→ **QUOTED TEXT**
The best thing to happen to the Virginia Democratic Party since the Earley-Hager ’01 convention fight, Northern Virginia State Del. Jeff Frederick won election to the chair position of the Republican Party of Virginia and then proceeded to invite a reporter from Time to a rally-the-troops event in the fall where he likened Barack Obama to Osama bin Laden and later complained about being left out of the loop by the John McCain presidential campaign about the campaign’s plans for its Virginia operations. Check what I said earlier about Frederick being the best thing to happen to the Virginia Democratic Party since the Earley-Hager skirmish. The guy is absolutely 365 days a year of Christmas morning.

 

2. The shortfall

Three billion dollars. K-12 education on the cutting board. No chance at a transportation compromise. D’ya think this might drive the debate for ’09? Ooooh, yeah!

→ **WORK INSTRUCTIONS**
• A. Answer these questions from the Virginia politics excerpt:
(i) Which state party's chair position did Jeff Frederick win?
(ii) Which publication did the reporter invited by Frederick work for?
(iii) What dollar figure opens the section headed "2. The shortfall"?
• B. Decide whether each statement agrees with the Virginia politics excerpt. Answer yes or no, and quote the words that settle it.
(i) Frederick compared Barack Obama to Osama bin Laden.
(ii) A transportation compromise is described as likely.
(iii) Frederick is identified as a delegate from Southern Virginia.
• C. Extend the Virginia politics excerpt, picking up right after its last sentence.
These rows come from a separate source.

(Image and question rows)
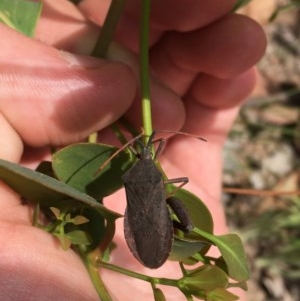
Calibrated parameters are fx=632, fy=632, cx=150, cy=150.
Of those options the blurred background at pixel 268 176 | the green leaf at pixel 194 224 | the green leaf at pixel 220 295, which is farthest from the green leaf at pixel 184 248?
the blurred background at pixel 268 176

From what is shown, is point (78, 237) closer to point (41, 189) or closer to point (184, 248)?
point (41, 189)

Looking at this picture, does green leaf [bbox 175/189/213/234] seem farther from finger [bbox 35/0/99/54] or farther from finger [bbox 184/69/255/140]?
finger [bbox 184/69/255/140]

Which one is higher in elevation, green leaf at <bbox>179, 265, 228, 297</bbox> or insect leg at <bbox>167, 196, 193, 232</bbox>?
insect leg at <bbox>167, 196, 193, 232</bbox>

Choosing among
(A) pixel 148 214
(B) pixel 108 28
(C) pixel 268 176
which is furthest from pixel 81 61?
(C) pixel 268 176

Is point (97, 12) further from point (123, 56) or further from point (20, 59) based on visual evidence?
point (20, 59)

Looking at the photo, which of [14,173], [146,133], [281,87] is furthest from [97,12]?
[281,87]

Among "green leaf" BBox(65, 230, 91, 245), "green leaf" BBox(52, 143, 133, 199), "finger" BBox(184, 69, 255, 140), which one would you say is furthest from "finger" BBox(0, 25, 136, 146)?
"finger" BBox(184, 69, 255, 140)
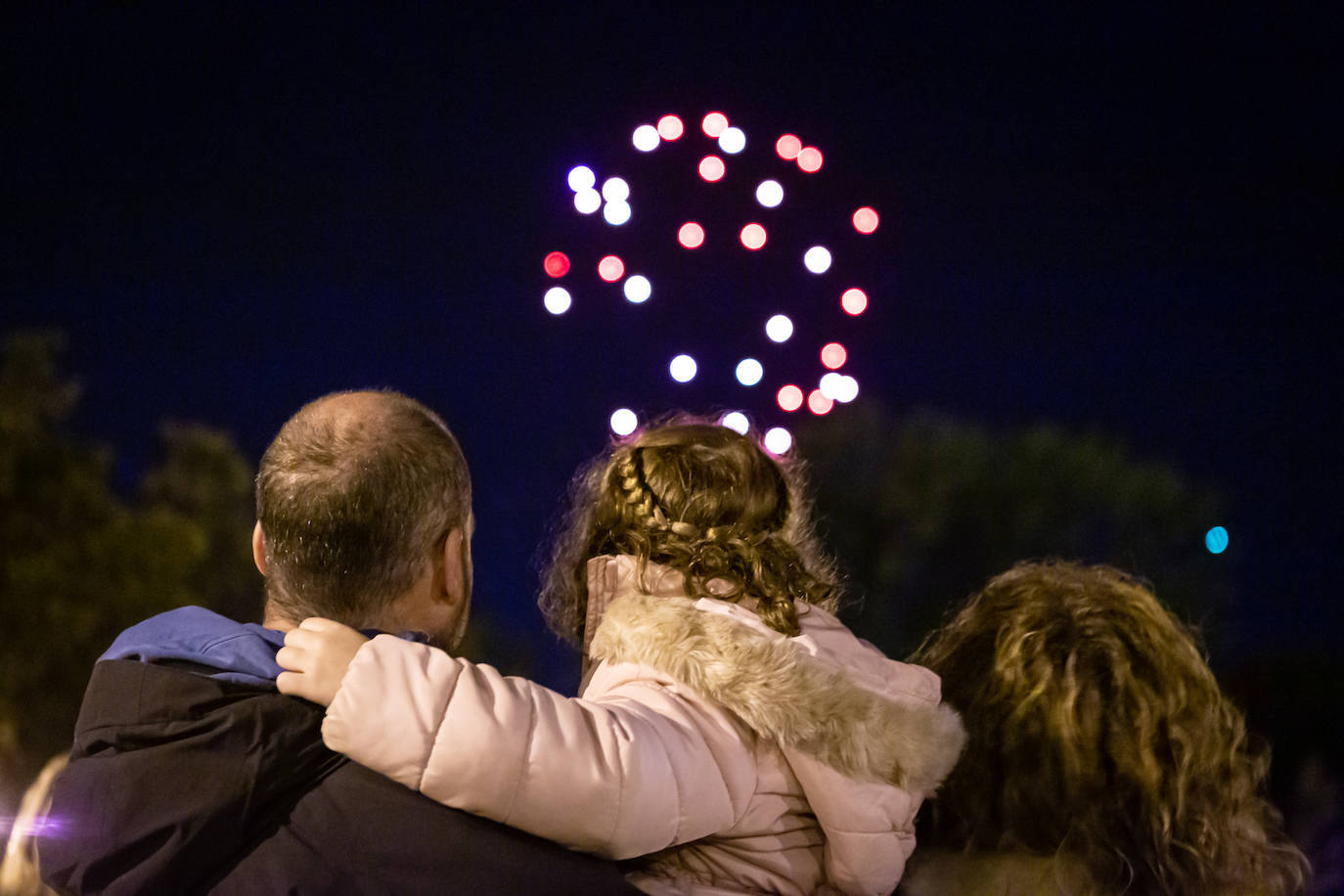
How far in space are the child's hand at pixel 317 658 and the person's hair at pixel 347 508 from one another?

→ **TASK RESULTS**
• A.
(i) The Republican Party of Virginia
(ii) Time
(iii) Three billion dollars

• B.
(i) Yes: "where he likened Barack Obama to Osama bin Laden"
(ii) No: "No chance at a transportation compromise."
(iii) No: "Northern Virginia State Del. Jeff Frederick"

• C.
1. Obama turns Virginia blue

The guy’s crazy. That’s what people said back in June when word got out that Barack Obama was thinking about putting some effort into Virginia. Democrats haven’t won Virginia since LBJ. They haven’t even tried since Carter. Obama did more than make an effort. He opened up 50 offices statewide, poured millions into TV ads in Virginia TV markets, made campaign stops in Southwest, Richmond, Hampton Roads, NoVa, Harrisonburg (Harrisonburg!) – and won with 52 percent of the vote. For perspective on that, outside of Mark Warner’s blowout win over Jim Gilmore in the Senate race this year, Obama’s showing was the best for a Democrat in 30 years. Not bad for a liberal senator from Chicago.